United did, however, offer Kraus an apology after she made a follow-up post on X in English.

“A United crew member yelled at me that the flight to NYC won’t take off because of me – after I refused to Ultra Orthodox passengers’ request to change my seat,” Kraus wrote. “I was told the flight might touch down in Egypt and it would be my fault. What a humiliating event for me as a woman.”

In response, United’s social media team said: “We deeply apologize for this interaction and would like to look into this further.”

Male Haredi Jews say their religious beliefs prevent them from sitting next to women who are not family members, and, as a result, Orthodox Jewish men frequently asked to swap seats with female passengers on flights to and from Israel.

Airline crews are often called upon to accommodate these requests, but the practice was actually outlawed by anti-discrimination rules passed by Israeli politicians more than 20 years ago.

In 2021, budget airline EasyJet settled a lawsuit brought by a British-Israeli woman who was asked to switch seats by cabin crew on a flight from Tel Aviv because of her gender.

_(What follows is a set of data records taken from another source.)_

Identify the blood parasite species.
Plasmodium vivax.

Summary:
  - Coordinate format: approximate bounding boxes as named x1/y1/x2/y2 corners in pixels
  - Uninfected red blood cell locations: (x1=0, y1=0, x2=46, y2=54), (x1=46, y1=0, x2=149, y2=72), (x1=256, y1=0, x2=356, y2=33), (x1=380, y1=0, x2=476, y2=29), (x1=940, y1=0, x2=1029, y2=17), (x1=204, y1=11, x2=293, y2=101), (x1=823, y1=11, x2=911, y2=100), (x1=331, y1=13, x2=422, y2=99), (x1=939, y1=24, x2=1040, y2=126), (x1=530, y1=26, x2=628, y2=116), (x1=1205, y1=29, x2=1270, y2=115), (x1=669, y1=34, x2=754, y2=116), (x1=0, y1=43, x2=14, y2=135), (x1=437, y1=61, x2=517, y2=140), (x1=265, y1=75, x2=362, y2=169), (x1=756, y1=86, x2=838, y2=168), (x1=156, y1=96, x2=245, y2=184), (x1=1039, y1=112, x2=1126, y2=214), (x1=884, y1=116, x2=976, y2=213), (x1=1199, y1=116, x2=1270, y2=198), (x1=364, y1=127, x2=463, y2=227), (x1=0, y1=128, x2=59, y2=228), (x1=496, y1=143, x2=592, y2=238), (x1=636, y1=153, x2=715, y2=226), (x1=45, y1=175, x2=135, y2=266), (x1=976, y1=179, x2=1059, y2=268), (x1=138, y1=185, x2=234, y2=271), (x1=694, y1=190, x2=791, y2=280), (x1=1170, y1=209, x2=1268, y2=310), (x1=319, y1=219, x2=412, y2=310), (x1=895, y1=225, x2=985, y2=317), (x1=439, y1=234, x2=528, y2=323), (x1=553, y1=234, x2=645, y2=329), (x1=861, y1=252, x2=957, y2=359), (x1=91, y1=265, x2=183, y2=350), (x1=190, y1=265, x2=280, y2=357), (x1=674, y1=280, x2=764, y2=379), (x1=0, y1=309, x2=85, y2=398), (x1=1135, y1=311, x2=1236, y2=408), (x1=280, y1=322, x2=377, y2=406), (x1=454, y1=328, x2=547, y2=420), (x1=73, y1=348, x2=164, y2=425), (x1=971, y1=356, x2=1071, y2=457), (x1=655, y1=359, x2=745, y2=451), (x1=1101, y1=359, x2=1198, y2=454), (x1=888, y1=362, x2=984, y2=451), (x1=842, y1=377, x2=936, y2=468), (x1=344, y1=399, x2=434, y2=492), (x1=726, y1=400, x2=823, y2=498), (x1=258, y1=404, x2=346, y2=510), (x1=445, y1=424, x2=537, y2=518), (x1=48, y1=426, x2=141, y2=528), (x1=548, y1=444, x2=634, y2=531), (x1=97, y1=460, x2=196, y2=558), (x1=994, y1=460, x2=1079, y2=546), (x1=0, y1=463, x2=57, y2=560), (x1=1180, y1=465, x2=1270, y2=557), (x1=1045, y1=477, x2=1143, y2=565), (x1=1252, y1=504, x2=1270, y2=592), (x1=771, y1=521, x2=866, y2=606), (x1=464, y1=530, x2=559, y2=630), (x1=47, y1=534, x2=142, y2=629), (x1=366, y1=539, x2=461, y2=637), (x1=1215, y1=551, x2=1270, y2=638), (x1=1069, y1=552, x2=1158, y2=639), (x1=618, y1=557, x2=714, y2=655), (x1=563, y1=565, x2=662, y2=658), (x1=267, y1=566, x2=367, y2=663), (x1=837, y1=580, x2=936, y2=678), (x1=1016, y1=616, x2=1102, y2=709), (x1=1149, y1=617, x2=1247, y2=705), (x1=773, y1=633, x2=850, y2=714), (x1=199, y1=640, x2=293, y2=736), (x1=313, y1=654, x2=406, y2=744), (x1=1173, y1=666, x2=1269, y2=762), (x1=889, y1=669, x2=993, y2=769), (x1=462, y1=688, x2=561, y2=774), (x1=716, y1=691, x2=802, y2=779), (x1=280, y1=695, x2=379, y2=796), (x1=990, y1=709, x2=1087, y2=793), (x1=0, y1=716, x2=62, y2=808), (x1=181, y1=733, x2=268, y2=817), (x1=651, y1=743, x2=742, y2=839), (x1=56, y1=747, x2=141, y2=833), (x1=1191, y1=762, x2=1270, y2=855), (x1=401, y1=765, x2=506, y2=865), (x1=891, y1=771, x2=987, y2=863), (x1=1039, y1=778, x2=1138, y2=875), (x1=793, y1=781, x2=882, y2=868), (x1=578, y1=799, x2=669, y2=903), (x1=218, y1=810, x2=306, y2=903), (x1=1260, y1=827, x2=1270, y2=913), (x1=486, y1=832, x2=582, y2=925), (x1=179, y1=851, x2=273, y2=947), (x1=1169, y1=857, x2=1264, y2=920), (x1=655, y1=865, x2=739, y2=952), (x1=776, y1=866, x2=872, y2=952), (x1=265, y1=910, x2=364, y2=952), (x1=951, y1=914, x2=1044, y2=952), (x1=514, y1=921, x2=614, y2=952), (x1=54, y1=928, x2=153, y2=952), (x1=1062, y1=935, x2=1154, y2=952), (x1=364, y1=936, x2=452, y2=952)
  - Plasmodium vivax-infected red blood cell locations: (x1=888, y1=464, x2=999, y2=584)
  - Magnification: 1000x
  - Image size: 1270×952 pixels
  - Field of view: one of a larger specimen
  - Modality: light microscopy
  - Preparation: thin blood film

EasyJet paid an undisclosed sum to settle the lawsuit and promised additional training to cabin crew to prevent similar incidents in the future.

Several years earlier, in 2017, Holocaust survivor and former lawyer Renee Rabinowitz won a landmark case against Israeli airline El Al in which the judge ruled that “under absolutely no circumstances can a crew member ask a passenger to move from their designated seat because the adjacent passenger doesn’t want to sit next to them due to their gender”.

El Al now has a policy of offloading any passenger that refuses their seating assignment because they would be sat next to someone of the opposite gender.